My jesteśmy młodą konfraternią, tu możemy spotkać ludzi zaangażowanych w to przedsięwzięcie dużo dłużej. I pewnie dlatego jesteśmy tak dobrze przyjmowani i mamy gdzie nocować - mówi Jerzy Pawlikowski. 

Tym razem grupa liczyła jedynie 13 osób. Reszta złożona przeziębieniem odpuściła sobie ten etap. - Ale nic straconego. Będą musieli to nadrobić - mówi Jerzy Kazimierczak. - Nie ma zwolnienia z pielgrzymowania - śmieje się.

W sobotę po południu grupa odwiedziła jeszcze sanktuarium św. Jakuba w Grodowcu (diecezja zielonogórsko-gorzowska). W Niedzielę pielgrzymi wyszli z Gorzycy i pokonali dystans do Chocianowa, skąd odjechali do domów.

Kolejny raz przyjadą do nas w połowie marca. Do przejścia będą mieli kilkudziesięciokilometrowy dystans z Chocianowa do Nowogrodźca. A potem już tylko kwietniowo-majowe przejście do Żytawy i pożegnanie z Polską i diecezją legnicką.

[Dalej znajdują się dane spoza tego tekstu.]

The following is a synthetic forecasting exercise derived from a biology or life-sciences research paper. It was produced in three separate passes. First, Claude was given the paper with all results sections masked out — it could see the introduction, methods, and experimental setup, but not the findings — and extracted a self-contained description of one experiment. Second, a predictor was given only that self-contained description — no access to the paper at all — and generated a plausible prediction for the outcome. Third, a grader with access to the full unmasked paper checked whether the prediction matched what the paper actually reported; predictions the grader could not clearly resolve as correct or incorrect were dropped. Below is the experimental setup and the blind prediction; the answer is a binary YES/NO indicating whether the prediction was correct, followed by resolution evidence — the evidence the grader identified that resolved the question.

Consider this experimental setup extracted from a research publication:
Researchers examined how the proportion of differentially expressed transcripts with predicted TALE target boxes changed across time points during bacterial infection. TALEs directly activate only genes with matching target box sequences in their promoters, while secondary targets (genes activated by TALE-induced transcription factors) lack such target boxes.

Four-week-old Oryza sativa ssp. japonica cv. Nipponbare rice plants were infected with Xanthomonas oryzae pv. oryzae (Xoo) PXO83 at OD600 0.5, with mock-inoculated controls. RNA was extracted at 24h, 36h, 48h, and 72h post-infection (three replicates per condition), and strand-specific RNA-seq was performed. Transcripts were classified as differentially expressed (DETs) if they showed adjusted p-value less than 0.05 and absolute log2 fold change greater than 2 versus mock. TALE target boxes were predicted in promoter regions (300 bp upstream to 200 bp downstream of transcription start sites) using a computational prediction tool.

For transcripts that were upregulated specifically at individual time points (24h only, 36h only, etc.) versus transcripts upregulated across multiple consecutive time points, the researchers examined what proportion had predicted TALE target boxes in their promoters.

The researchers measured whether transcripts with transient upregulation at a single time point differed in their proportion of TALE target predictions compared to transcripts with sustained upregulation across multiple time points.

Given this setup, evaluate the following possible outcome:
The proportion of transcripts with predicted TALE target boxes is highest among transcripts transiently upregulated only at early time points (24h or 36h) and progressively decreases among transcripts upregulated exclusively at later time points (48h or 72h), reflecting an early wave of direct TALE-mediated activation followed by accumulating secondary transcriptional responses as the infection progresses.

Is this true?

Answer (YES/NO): NO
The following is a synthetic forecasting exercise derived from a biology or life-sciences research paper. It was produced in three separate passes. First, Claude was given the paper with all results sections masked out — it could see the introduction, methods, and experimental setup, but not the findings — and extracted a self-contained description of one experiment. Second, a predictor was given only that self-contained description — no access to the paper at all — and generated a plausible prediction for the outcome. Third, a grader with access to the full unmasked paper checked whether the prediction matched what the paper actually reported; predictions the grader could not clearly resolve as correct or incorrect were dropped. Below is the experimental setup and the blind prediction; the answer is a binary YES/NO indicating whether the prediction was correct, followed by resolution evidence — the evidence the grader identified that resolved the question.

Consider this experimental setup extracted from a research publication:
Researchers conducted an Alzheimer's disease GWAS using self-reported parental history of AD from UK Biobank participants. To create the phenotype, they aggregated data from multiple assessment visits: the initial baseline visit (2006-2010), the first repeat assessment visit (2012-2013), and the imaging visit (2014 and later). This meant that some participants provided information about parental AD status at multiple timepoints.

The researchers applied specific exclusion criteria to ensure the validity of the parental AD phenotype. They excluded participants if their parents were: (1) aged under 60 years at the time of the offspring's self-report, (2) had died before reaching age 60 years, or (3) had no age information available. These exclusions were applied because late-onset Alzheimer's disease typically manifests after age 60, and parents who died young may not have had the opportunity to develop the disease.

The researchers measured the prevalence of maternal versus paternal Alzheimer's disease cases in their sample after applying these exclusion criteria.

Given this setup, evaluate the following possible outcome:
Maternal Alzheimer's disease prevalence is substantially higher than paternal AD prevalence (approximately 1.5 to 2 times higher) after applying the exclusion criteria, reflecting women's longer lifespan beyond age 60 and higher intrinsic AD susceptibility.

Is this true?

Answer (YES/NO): YES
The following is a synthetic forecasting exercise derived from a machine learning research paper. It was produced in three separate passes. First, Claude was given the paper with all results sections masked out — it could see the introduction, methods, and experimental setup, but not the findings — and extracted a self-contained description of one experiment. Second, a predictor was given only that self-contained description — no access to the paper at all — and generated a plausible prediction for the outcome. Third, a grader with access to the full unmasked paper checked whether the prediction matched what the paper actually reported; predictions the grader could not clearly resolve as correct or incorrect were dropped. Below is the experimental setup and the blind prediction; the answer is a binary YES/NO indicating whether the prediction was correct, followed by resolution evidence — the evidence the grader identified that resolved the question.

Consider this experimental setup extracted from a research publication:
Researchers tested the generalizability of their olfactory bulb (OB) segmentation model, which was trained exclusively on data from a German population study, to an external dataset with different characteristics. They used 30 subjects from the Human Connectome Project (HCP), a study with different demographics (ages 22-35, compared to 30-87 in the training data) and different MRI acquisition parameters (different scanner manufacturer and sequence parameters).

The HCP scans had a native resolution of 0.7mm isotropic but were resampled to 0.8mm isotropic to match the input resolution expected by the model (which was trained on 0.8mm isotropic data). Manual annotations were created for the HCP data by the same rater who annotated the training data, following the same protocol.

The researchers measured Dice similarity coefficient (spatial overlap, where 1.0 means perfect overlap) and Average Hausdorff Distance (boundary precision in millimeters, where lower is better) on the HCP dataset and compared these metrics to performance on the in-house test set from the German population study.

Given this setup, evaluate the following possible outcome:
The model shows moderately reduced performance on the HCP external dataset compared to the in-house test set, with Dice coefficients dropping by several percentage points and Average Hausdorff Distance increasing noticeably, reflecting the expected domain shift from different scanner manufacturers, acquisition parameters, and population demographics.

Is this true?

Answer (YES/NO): NO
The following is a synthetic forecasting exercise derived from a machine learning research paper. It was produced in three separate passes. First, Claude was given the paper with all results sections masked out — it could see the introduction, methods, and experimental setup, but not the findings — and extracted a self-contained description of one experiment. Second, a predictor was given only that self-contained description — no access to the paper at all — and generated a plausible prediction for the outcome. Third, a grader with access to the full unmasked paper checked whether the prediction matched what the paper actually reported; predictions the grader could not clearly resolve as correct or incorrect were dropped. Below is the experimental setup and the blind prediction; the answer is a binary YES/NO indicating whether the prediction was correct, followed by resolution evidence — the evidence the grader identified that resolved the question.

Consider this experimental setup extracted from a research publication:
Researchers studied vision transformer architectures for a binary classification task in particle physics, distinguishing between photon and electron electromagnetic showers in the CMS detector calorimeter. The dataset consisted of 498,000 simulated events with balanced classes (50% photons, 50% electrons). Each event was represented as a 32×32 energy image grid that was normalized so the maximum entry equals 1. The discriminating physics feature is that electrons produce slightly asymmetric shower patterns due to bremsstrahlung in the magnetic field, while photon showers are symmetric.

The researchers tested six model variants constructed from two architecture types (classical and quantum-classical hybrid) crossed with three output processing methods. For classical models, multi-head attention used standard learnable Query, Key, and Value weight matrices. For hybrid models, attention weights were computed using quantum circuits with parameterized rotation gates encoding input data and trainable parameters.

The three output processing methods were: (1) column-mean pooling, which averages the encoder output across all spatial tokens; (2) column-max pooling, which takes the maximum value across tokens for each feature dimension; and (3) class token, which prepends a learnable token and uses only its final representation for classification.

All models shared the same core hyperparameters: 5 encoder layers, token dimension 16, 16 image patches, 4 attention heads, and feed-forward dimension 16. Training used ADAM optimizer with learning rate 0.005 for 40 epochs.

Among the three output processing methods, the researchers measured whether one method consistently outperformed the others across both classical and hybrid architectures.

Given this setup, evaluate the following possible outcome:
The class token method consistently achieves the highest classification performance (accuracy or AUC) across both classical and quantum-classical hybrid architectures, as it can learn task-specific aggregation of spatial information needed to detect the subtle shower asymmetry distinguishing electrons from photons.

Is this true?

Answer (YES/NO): NO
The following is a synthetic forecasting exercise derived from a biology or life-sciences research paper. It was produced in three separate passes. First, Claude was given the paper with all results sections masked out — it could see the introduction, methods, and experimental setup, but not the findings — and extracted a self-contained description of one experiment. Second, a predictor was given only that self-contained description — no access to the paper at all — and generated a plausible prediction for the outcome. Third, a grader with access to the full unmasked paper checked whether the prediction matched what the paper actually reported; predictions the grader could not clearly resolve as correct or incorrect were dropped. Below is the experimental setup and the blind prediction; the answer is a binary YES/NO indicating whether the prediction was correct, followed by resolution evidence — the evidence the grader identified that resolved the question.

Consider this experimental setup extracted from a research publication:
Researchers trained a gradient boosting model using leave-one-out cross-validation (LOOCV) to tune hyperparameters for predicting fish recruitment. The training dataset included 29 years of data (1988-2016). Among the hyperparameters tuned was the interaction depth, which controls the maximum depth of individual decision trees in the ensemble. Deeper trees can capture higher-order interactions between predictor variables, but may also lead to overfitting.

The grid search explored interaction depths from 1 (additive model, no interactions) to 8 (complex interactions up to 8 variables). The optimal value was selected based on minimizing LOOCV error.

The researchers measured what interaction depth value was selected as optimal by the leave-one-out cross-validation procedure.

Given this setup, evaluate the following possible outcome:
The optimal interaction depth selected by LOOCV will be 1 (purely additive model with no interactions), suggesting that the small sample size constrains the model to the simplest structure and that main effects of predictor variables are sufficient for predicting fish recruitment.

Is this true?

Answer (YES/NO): NO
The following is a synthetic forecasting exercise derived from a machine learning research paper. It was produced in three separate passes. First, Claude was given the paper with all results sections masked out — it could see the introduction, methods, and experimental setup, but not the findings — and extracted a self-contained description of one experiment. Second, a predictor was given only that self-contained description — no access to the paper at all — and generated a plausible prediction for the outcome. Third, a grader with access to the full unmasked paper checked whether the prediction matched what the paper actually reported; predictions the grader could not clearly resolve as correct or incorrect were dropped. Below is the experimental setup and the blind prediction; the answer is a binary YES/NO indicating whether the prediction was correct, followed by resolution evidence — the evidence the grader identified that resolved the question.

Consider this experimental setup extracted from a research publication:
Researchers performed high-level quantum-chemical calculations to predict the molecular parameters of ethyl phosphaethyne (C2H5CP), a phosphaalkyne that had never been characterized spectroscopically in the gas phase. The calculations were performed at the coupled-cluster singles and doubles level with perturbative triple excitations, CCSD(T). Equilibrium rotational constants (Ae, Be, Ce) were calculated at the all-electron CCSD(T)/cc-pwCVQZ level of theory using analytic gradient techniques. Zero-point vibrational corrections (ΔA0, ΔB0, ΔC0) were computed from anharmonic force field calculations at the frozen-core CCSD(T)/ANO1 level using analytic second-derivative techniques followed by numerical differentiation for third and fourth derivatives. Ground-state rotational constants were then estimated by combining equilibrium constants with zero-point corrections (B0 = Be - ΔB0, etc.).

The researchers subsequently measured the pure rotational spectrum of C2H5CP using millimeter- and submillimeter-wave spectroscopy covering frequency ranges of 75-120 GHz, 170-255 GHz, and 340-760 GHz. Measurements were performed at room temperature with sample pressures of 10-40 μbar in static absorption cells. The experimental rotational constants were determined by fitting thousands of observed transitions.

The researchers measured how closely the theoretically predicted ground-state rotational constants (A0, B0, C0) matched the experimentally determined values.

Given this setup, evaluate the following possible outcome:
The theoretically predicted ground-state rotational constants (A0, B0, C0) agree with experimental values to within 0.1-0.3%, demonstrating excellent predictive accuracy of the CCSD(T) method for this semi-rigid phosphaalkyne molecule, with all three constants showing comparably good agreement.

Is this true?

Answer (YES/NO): NO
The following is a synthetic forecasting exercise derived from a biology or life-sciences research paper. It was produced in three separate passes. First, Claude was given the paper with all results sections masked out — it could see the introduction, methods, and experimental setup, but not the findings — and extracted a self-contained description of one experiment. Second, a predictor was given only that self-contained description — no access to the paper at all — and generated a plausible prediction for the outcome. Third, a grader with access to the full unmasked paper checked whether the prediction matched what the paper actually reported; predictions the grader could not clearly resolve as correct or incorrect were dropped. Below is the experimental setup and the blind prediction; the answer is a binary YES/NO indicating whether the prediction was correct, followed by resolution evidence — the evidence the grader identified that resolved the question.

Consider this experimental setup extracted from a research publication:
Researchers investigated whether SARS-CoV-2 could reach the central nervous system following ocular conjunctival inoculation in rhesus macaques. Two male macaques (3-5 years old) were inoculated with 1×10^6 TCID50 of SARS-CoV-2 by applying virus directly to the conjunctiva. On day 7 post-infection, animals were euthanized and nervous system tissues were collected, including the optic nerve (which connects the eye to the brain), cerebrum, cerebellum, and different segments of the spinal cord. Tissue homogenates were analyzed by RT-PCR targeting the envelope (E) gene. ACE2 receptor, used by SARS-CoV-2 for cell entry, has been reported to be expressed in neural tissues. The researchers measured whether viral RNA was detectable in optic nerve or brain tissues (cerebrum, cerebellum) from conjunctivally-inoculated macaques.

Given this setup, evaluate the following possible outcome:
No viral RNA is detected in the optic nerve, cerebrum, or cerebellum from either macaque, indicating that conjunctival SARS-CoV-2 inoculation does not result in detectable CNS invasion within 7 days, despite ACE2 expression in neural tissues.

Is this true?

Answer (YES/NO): NO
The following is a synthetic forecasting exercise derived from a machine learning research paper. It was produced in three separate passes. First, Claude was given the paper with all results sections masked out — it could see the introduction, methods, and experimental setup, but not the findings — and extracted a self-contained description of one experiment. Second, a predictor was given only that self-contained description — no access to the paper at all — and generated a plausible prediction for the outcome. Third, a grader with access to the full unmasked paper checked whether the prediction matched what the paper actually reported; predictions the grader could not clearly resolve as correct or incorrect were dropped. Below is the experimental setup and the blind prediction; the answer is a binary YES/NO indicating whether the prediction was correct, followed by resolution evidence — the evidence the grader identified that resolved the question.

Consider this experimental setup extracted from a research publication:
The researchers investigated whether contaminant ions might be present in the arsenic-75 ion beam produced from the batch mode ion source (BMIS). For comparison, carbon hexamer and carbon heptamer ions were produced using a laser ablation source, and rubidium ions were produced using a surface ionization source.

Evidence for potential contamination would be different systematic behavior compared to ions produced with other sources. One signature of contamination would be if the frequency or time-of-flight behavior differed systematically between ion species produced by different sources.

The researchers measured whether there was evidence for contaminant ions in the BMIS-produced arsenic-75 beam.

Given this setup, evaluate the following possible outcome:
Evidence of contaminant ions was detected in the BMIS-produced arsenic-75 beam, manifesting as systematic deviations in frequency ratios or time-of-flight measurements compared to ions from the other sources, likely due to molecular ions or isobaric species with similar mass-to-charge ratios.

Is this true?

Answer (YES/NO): YES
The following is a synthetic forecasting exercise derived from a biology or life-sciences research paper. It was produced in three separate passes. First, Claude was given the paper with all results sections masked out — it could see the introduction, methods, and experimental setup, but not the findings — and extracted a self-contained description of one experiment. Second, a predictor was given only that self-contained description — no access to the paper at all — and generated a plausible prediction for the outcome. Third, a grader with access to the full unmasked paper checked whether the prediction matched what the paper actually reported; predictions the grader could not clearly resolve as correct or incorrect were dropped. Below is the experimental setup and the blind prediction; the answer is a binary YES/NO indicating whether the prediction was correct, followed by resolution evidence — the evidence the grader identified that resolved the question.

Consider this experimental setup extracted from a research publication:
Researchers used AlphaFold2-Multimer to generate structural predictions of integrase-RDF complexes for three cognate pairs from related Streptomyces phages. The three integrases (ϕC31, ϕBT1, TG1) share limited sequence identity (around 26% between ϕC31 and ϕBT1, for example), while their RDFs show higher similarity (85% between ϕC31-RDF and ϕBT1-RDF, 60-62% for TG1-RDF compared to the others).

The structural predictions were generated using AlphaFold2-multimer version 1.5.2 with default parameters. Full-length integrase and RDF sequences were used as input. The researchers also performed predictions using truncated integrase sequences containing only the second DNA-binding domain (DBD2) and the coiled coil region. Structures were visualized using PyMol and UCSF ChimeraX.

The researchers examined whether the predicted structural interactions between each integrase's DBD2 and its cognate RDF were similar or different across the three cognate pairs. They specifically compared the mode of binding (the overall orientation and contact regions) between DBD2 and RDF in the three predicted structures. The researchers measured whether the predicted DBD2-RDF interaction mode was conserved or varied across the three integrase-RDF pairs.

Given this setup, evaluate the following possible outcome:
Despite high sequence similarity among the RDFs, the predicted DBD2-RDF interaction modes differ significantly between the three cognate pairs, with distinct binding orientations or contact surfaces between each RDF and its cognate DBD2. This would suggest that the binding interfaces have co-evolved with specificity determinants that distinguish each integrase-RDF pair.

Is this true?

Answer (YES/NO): NO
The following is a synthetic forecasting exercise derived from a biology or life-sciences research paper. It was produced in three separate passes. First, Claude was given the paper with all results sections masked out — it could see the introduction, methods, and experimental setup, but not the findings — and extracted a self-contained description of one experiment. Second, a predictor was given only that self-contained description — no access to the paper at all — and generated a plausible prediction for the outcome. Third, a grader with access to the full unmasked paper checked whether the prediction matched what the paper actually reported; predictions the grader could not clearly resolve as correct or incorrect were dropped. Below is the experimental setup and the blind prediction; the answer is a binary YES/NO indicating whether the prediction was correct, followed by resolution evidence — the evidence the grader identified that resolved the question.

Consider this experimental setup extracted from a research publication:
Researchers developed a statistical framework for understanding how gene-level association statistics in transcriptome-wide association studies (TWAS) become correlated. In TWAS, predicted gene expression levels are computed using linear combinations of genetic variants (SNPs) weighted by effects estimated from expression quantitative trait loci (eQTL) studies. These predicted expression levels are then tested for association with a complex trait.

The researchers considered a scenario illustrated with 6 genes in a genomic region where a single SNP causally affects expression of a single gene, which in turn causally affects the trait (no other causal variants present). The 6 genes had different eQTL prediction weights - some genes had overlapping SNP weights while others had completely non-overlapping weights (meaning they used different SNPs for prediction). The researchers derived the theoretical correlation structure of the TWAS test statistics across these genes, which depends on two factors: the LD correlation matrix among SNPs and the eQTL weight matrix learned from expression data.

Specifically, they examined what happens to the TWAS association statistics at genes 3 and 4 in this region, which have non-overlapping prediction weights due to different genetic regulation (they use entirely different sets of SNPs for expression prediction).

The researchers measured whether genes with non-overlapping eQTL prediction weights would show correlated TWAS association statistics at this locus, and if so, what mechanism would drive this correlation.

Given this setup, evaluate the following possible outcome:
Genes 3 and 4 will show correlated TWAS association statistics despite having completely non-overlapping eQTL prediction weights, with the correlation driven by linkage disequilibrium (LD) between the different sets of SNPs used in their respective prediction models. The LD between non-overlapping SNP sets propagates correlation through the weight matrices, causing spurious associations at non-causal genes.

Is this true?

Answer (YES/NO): YES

Dalej wędrowcy pójdą do Pragi, aby stamtąd skierować się przez Austrię, Szwajcarię i Przełęcz św. Bernarda do Włoch. Z Italii pójdą brzegiem Morza Śródziemnego, miną Pireneje i skierują się do Saragossy, gdzie odwiedzą bazylikę Matki Bożej z Pilar, patronki Konfraterni św. Józefa.

Stamtąd powędrują do Santiago de Compostela. Przy grobie św. Jakuba Starszego mają być w 2027 r. Ich drodze z Kalisza do Żytawy pobłogosławił bp Zbigniew Kiernikowski, obejmując to wydarzenie honorowym patronatem.